The energy ministry has called the meeting days after Russia refused to play ball in OPEC’s umpteenth proposal for production cuts.
OPEC’s leader and top producer Saudi Arabia and Russia on Friday put an abrupt end to their three-year-long oil bromance trying to support oil prices and erasing the glut on the market. Russia’s Energy Minister Alexander Novak told OPEC+ countries that they were free to pump oil at will after April 1, after OPEC and Russia failed to agree on deeper cuts in response to the depressed oil demand due to the coronavirus outbreak.
Saudi Arabia responded with an attempt to grab market share from Russia with a significant cut in its official selling prices (OSPs) to all regions and with signals that it plans to boost production as of April 1, sending oil prices into a tailspin on Monday.

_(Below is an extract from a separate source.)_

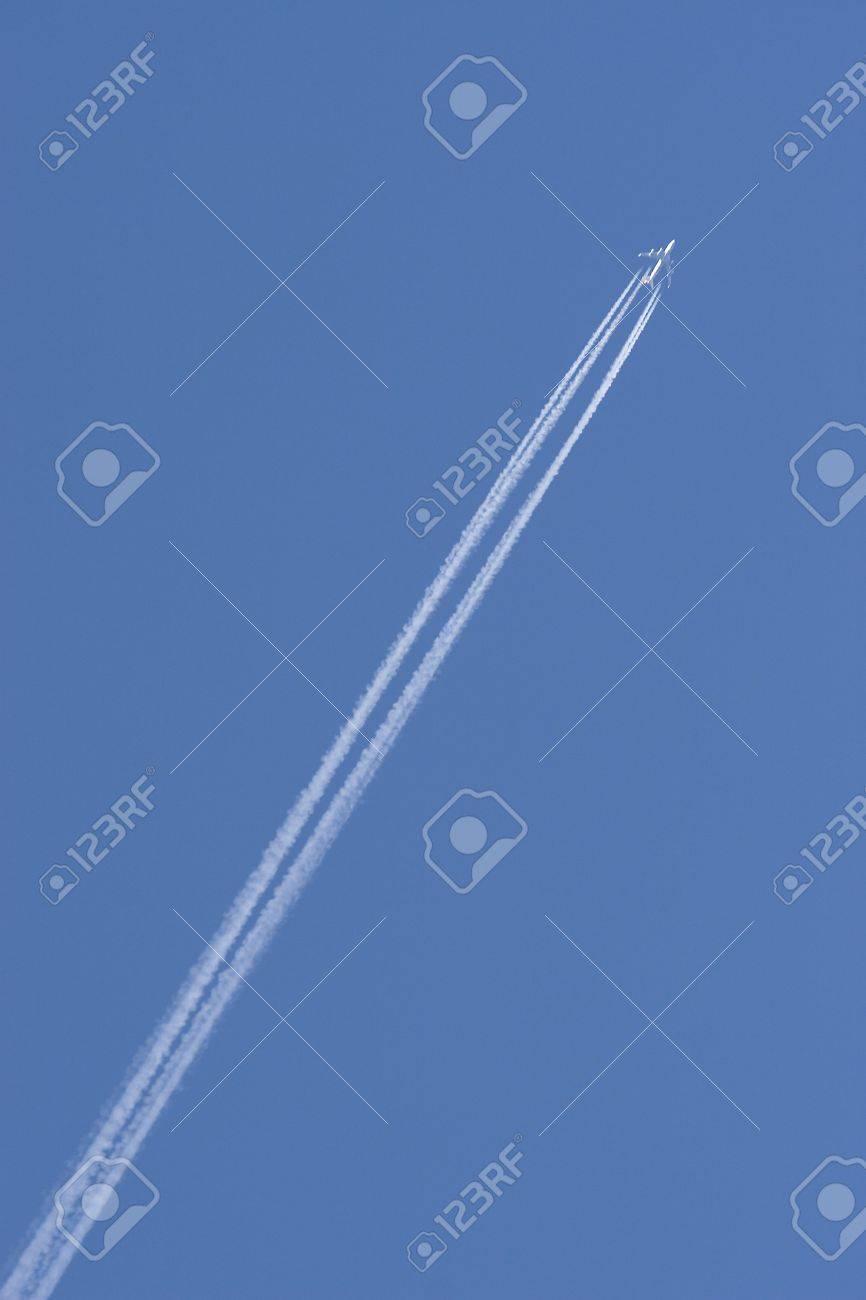 A Jumbo Jet leaving a vapour trail across a deep blue sky Stock Photo - 300429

Russia issued a statement yesterday, saying that it had enough resources to cover budget shortfalls amid oil prices at $25-30 a barrel for six to ten years.
The Russian oil industry holds a quality resource base and enough financial margins to continue to be competitive at any price and to keep its market share, Novak said at a government meeting on Monday.
The largest Russian oil company, Rosneft, which has long criticized the OPEC+ agreement, slammed the deal after the OPEC+ coalition broke up.
The OPEC+ agreement was meaningless from Russia’s point of view, Rosneft’s spokesman Mikhail Leontyev told Russian outlet RBC on Sunday.
“By ceding ground on our markets, we take cheaper Arab and Russian oil off the market only to clear the field for more expensive U.S. shale production and to help its production efficiency,” Leontyev said.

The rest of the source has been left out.